◆ **OBJECTIF A**: Relevez toutes les personnes mentionnées dans l'extrait sur Julien Sorel et son père.
◆ **OBJECTIF B**: Poursuivez l'extrait sur Julien Sorel et son père en reprenant juste après sa dernière phrase.

◆ **EXTRAIT SOURCE**:
● ● ● ●
Julien Sorel et son père
Publié le 26/10/2023
Extrait du document
«
Julien Sorel et son père.
En approchant de son usine, le père Sorel appela Julien de sa voix de stentor ; personne ne
répondit.
Il ne vit que ses fils aînés, espèce de géants qui, armés de lourdes haches, équarrissaient les
troncs de sapin, qu’ils allaient porter à la scie.
Tout occupés à suivre exactement la marque noire tracée sur
la pièce de bois, chaque coup de leur hache en séparait des copeaux énormes.
Ils n’entendirent pas la voix
de leur père.
Celui-ci se dirigea vers le hangar ; en y entrant, il chercha vainement Julien à la place qu’il
aurait dû occuper, à côté de la scie.
Il l’aperçut à cinq ou six pieds de haut, à cheval sur l’une des pièces de
la toiture.
Au lieu de surveiller attentivement l’action de tout le mécanisme, Julien lisait.
Rien n’était plus
antipathique au vieux Sorel ; il eût peut-être pardonné à Julien sa taille mince, peu propre aux travaux de
force, et si différente de celle de ses aînés ; mais cette manie de lecture lui était odieuse : il ne savait pas
lire lui-même.
Ce fut en vain qu’il appela Julien deux ou trois fois.
L’attention que le jeune homme donnait à son livre, bien
plus que le bruit de la scie, l’empêcha d’entendre la terrible voix de son père.
Enfin, malgré son âge, celui-ci
sauta lestement sur l’arbre soumis à l’action de la scie, et de là sur la poutre transversale qui soutenait le
toit.
Un coup violent fit voler dans le ruisseau le livre que tenait Julien ; un second coup aussi violent,
donné sur la tête, en forme de calotte, lui fit perdre l’équilibre.
Il allait tomber à douze ou quinze pieds plus
bas, au milieu des leviers de la machine en action, qui l’eussent brisé, mais son père le retint de la main
gauche comme il tombait.
« Eh bien, paresseux ! tu liras donc toujours tes maudits livres, pendant que tu es de garde à la scie ? Lis-les
le soir, quand tu vas perdre ton temps chez le curé, à la bonne heure.
»
Julien, quoique étourdi par la force du coup, et tout sanglant, se rapprocha de son poste officiel, à côté de
la scie.
Il avait les larmes aux yeux, moins à cause de la douleur physique, que pour la perte de son livre
qu’il adorait.
● ● ● ●
◆ **DONNÉES FOURNIES**:
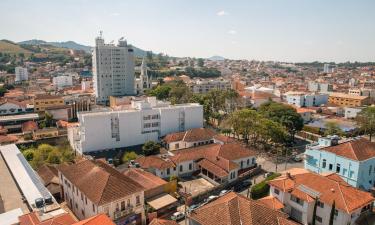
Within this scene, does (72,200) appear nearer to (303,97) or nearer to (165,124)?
(165,124)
● ● ● ●
◆ **RÉPONSE ATTENDUE A**:
- Julien Sorel
- le père Sorel (le vieux Sorel)
- les fils aînés du père Sorel
- le curé

◆ **RÉPONSE ATTENDUE B**:
Le réalisme, mouvement littéraire du 19eme siècle, tend à retranscrire la réalité telle qu’elle est,
introduisant les enjeux d’une société en plein essor, Stendhal dans son œuvre « le rouge et le noir »,
publiée en 1830, rapporte l’histoire d’un jeune paysan dont les ambitions ne collent pas avec son milieu
social.
Dans cette extrait, le protagoniste fait face aux divergences qu’il l’oppose à son père.
Il s’agira alors de se demander en quoi ce passage brosse-t-il le portrait d’un personnage que tout
oppose à son père ?
Le portrait de julien se dévoile en deux temps : d’abord à travers une scène vivante et animée qui
révèle l’opposition entre le père et le fils (1-12) puis la peinture physique et morale qui suggère un
personnage ambigu (13-23).
1.Une scène vivante animée qui montre deux personnages que tout oppose.
A.
Une opposition théâtralisée.
_ L’action est rapide, mené par un père dominateur.
(Verbes au passe simple et l’énumération dans la 3
eme phrase.
Les verbes d’action montrent qu’il est le seul à agir).
l.3 l.6
_Le rapport de force inégal à travers le duo bourreau/victime
_Un conflit pour des valeurs différentes.
(Travail manuel/intellectuel)
_Des paroles mais pas de dialogue : le père est le seul à parler.
L.1 l.2 et l.6
_Le cadre est posé : la scierie qui est décrite dans les passages précédents, c’est un lieu de travail rude à
l’image du père et auquel julien ne peut s’adapter.
B.
L’opposition père/fils.
_Le portrait en action et en paroles qui se construit progressivement dévoile un personnage inculte et
violent face à un jeune homme passif.
_ (L1) Cette opposition est annonce dès la première phrase ou julien est introduit par l’exclamation du père
« Eh bien paresseux....
»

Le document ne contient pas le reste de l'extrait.